For a more logical comparison, the optimization algorithms should use the same objective function (equation (7)), the same initial population, and also the same number of iterations. The advantages of our design strategy, which provides the best objective function (ISE) value at the conclusion of the optimization process, have been shown in Figure 8.

6. Conclusion

This paper presents a modeling and experimental validation of a standalone PV system. The system under investigation consists of a DC power source that simulates a solar panel, a DC/DC boost converter, a resistive load, and a real-time maximum power point tracking controller integrated into a dSPACE DS1104 board. The GA has been successfully applied in this study to optimize the productivity of a fuzzy MPPT algorithm by improving the controller’s membership function parameters. From the objective function values obtained in the simulation, it is seen that the GA provides a good approach for designing efficient fuzzy MPPT. The following are the main highlights of the current work:(i)The proposed GA algorithm’s learning profile was extremely important. The results obtained during the tests using the various profiles clearly show that the parameters of the fuzzy controller’s input/output membership functions determined during the optimization process accurately follow the GMPP with a steady-state error of around ±0.13%.(ii)Similar to that, a reference signal has been used to compare the proposed approach. The outcomes demonstrated the suggested algorithm’s capability to track the GMPP with quicker convergence and fewer power fluctuations than before. The suggested fuzzy controller optimized-based MPPT’s viability and efficacy have been tested experimentally, and the findings unmistakably show that it is capable of tracking the GMPP with an average efficiency of 98.66% and an average tracking time of 0.08 s and 0.06 s under the STC and the fast-changing solar irradiance, respectively.

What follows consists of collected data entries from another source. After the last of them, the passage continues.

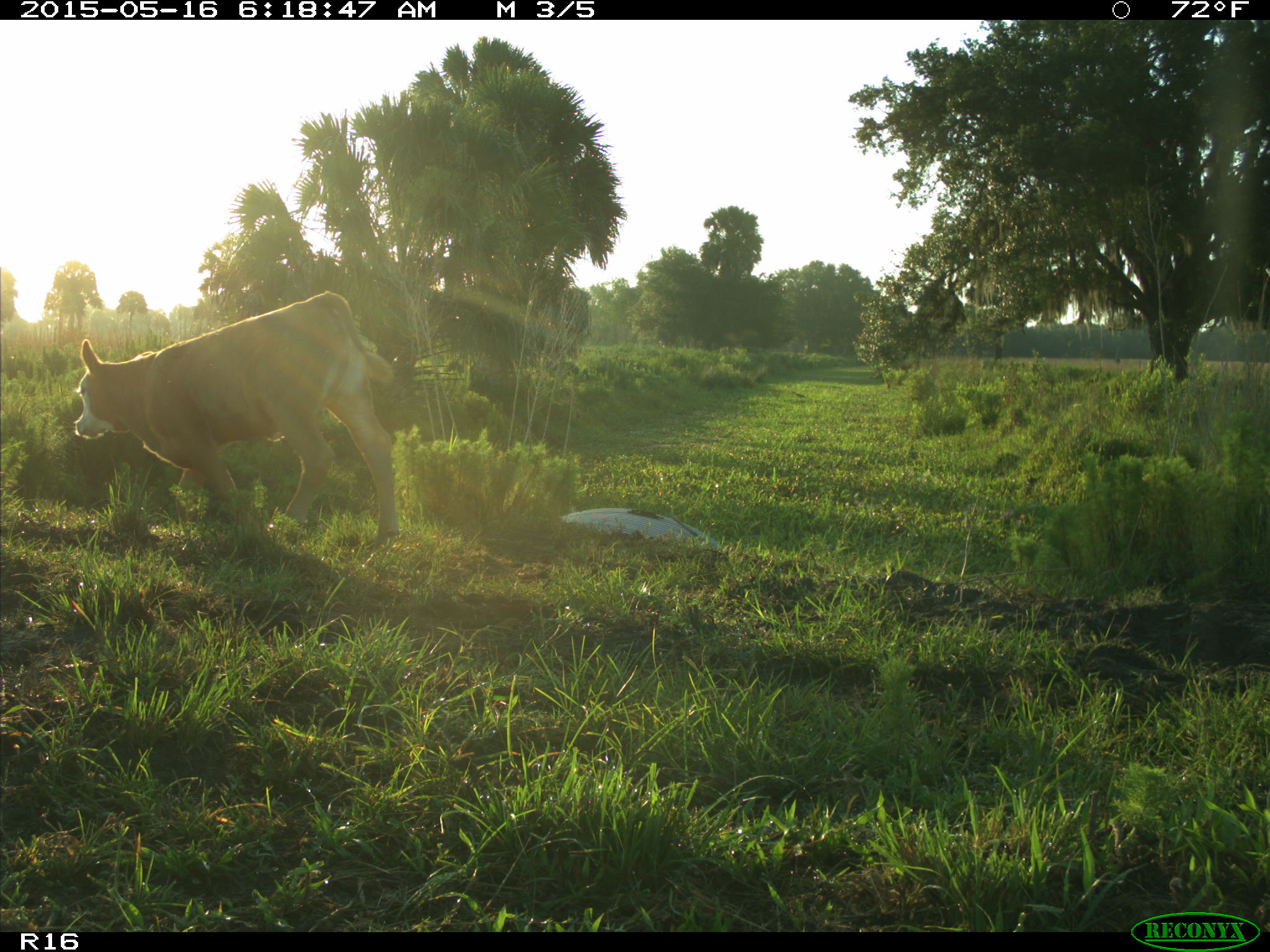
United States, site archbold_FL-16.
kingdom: Animalia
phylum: Chordata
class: Mammalia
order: Artiodactyla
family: Bovidae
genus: Bos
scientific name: Bos taurus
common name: domestic cow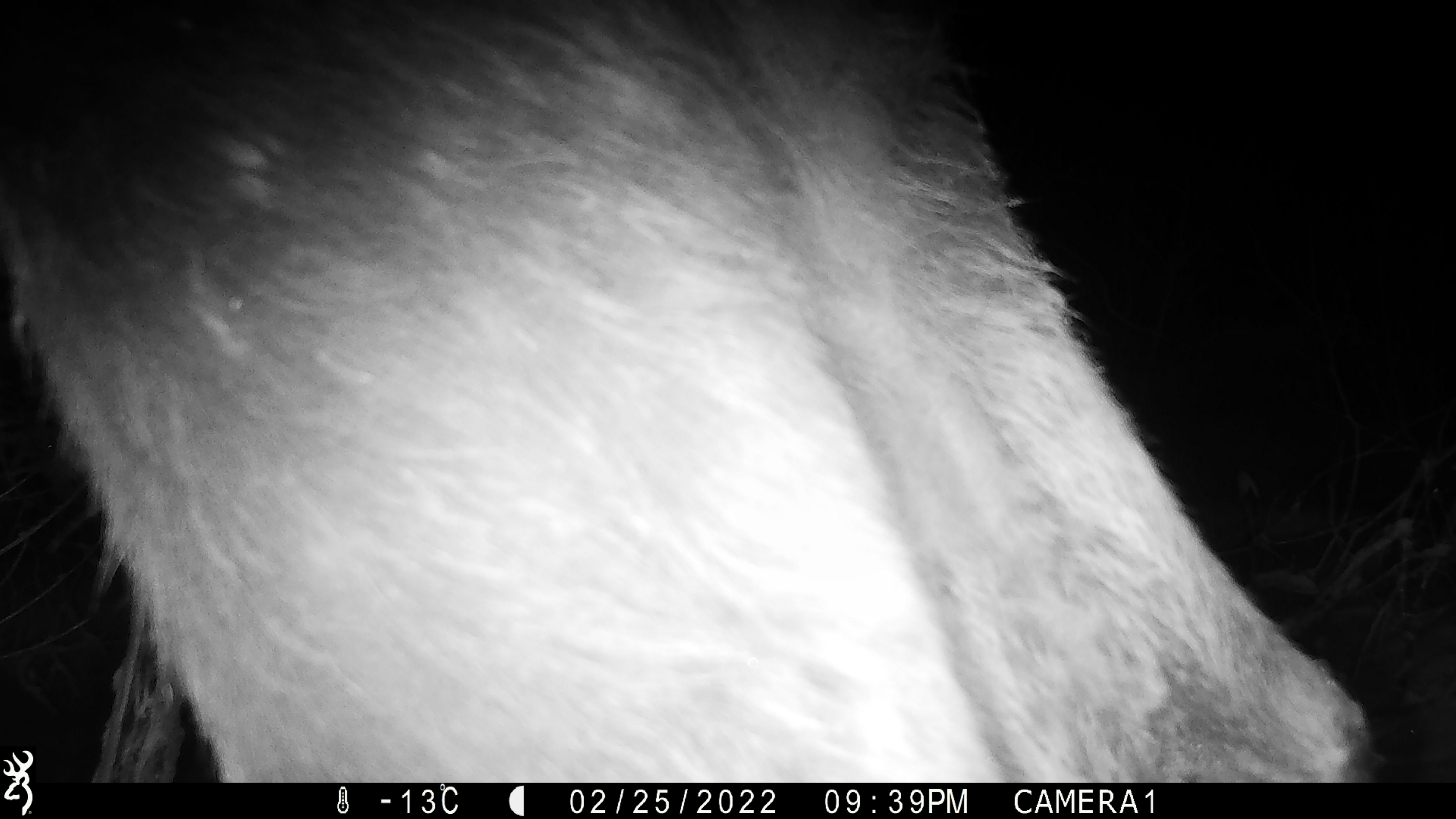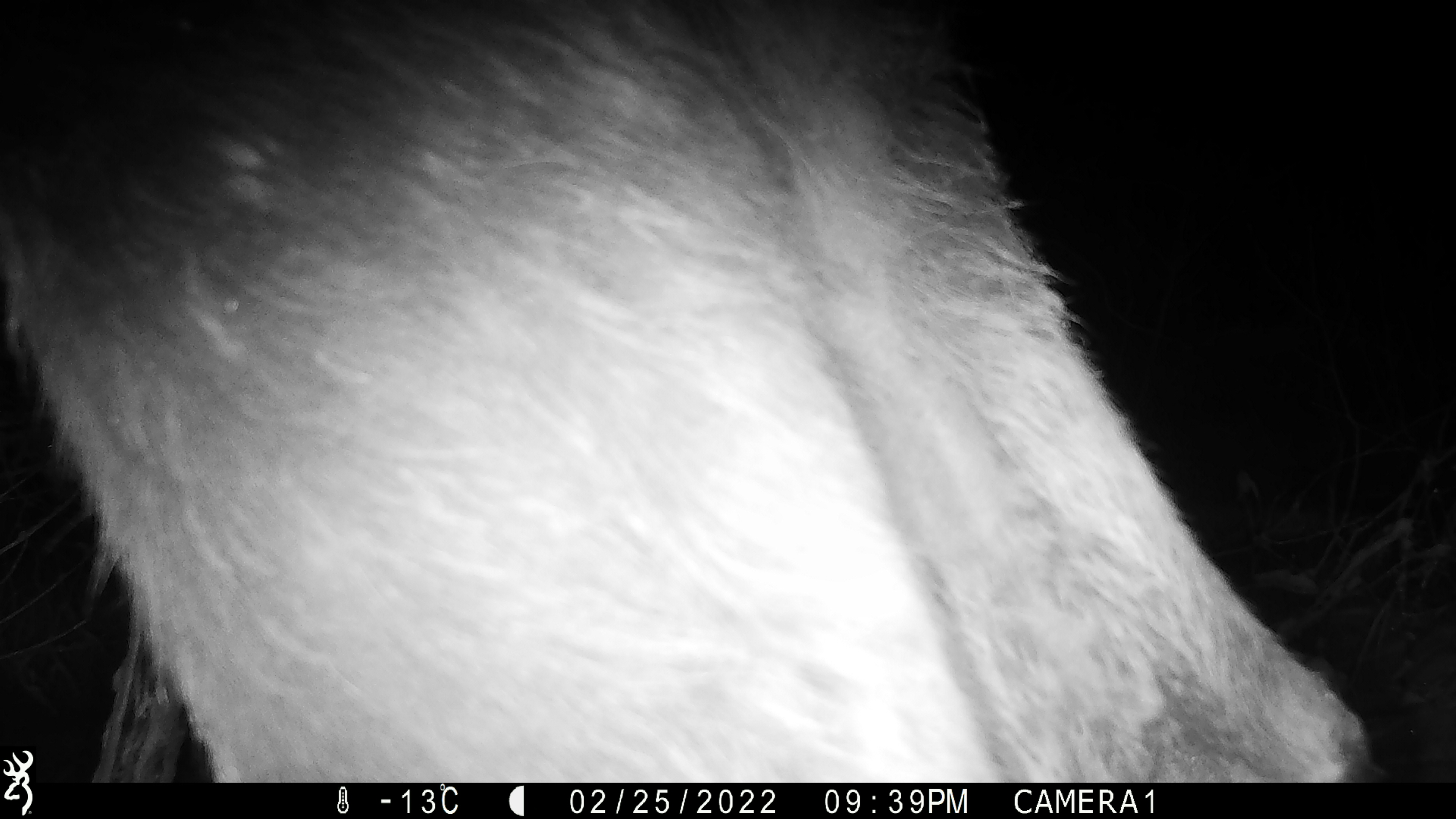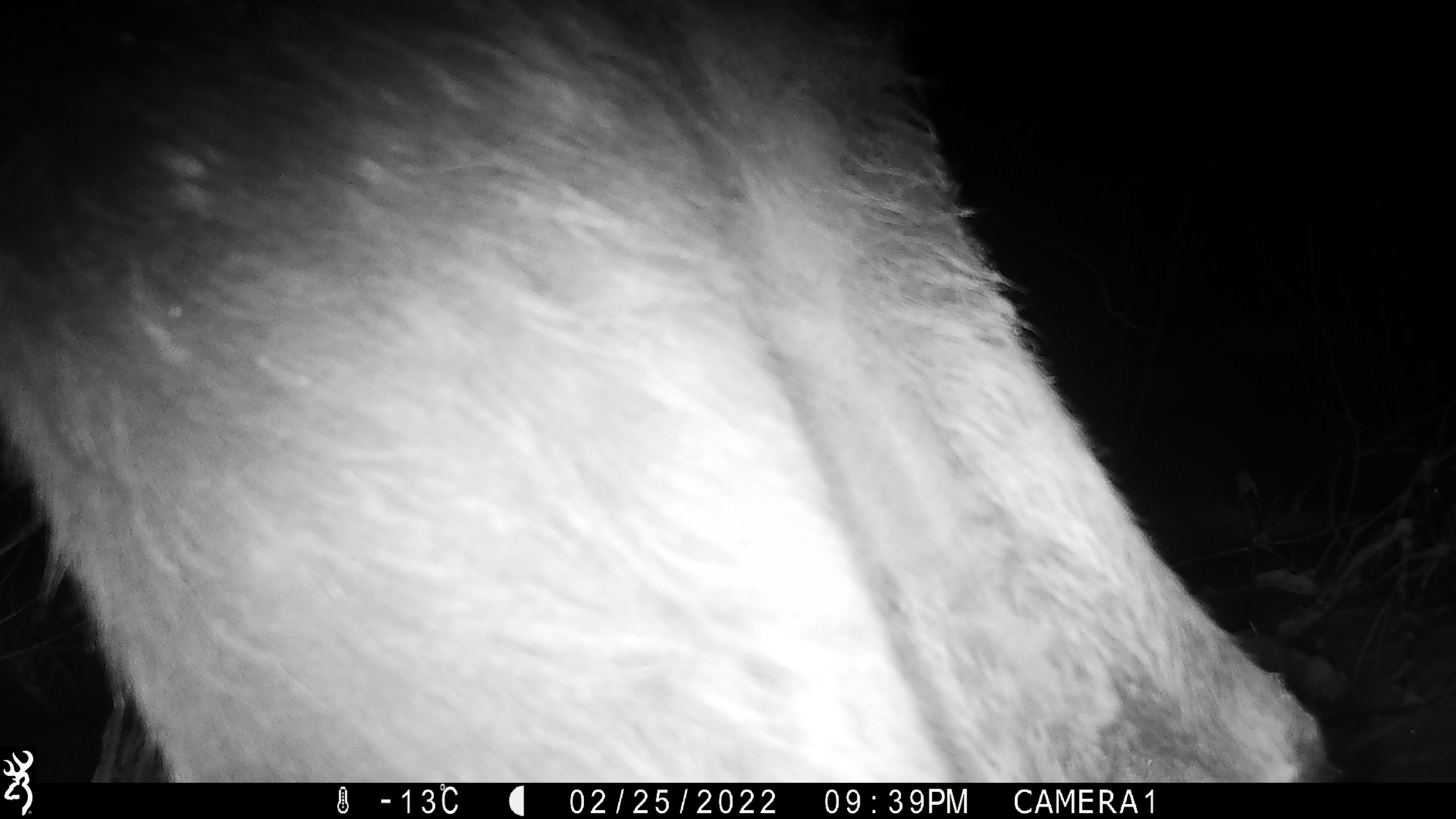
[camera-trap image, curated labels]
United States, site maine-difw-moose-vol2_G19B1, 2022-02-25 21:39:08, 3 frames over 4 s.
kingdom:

The outcomes demonstrated that the suggested approach was workable and that it was capable of tracking the maximal power point with high efficiency that exceeded 97.8% in all tested scenarios. The method proposed has been described in some detail and can be used in other similar systems.

Data Availability

The data supporting the findings of the current study are available from the corresponding author upon request.

Conflicts of Interest

The authors declare that they have no conflicts of interest.